In summary, to our knowledge, this is the first study evaluating the transition, training, and implementation of DEEPGEN™, a deep sequencing-based HIV-1 genotyping assay, between three clinical laboratories in two different countries (we are in the process of publishing the establishment of DEEPGEN™ in Uganda). More importantly, we were able to characterize the HIV-1 drug resistance profile (including minority variants), coreceptor tropism, subtyping, and intra-patient viral diversity in 109 individuals from the United Kingdom, providing valuable information to help control the HIV/AIDS epidemic in the country. This study provides a rigorous basis for basing clinical decisions on highly sensitive and cost-effective deep sequencing-based HIV-1 genotyping assays.
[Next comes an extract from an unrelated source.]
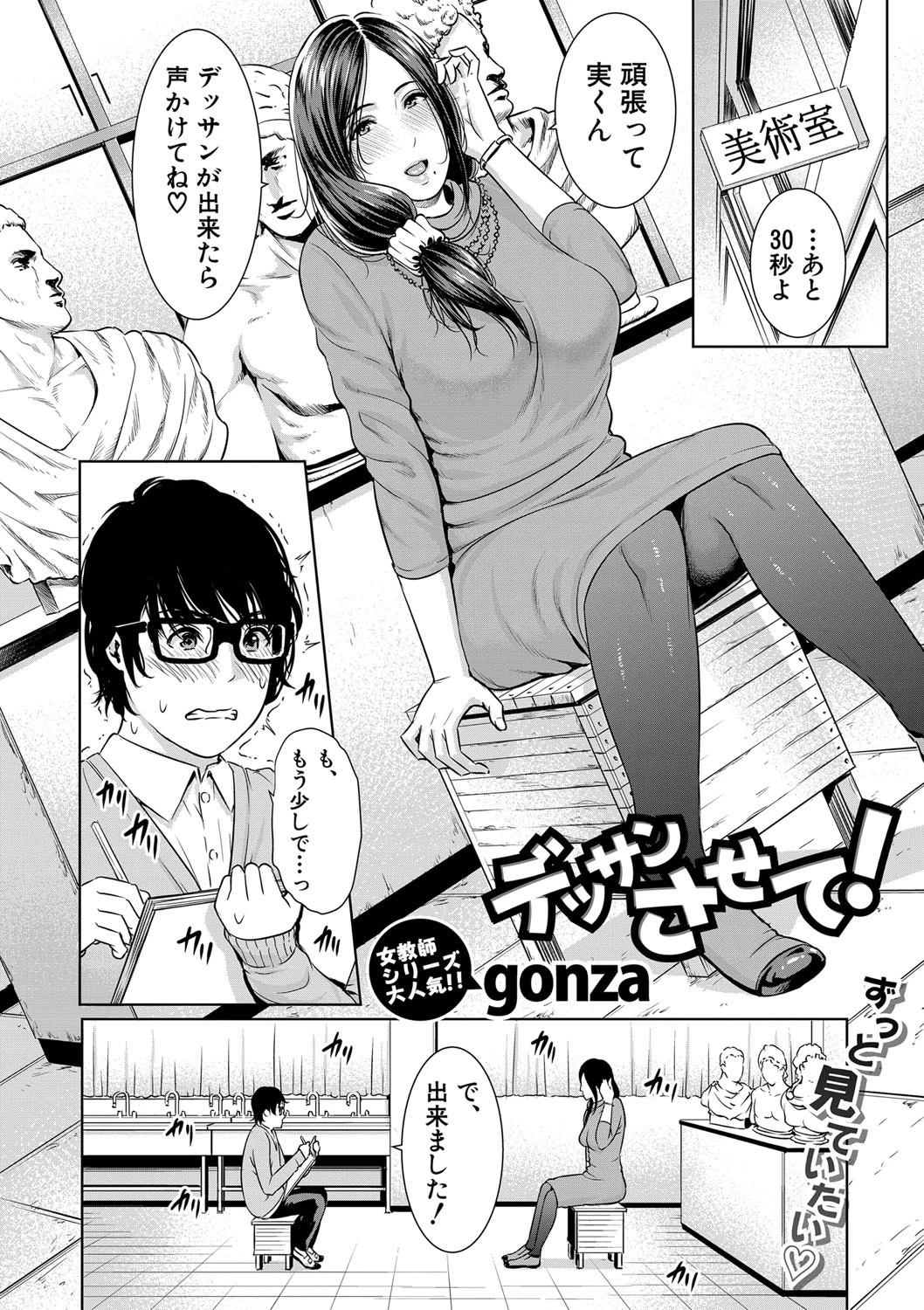 デッサンさせて!ページ2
Moreover, our work is an example of a verification study of a fully validated deep sequencing-based HIV-1 genotyping assay, which can replace Sanger sequencing assays and improve the HIV-1 drug resistant profiles of HIV-infected patients. DEEPGEN™ can be effectively implemented into nationally accredited clinical and molecular pathology laboratories in the U.K., supporting local HIV-1 treatment services and contributing to public health programs that monitor the emergence and transmission of HIV-1 drug resistance quasispecies in the country.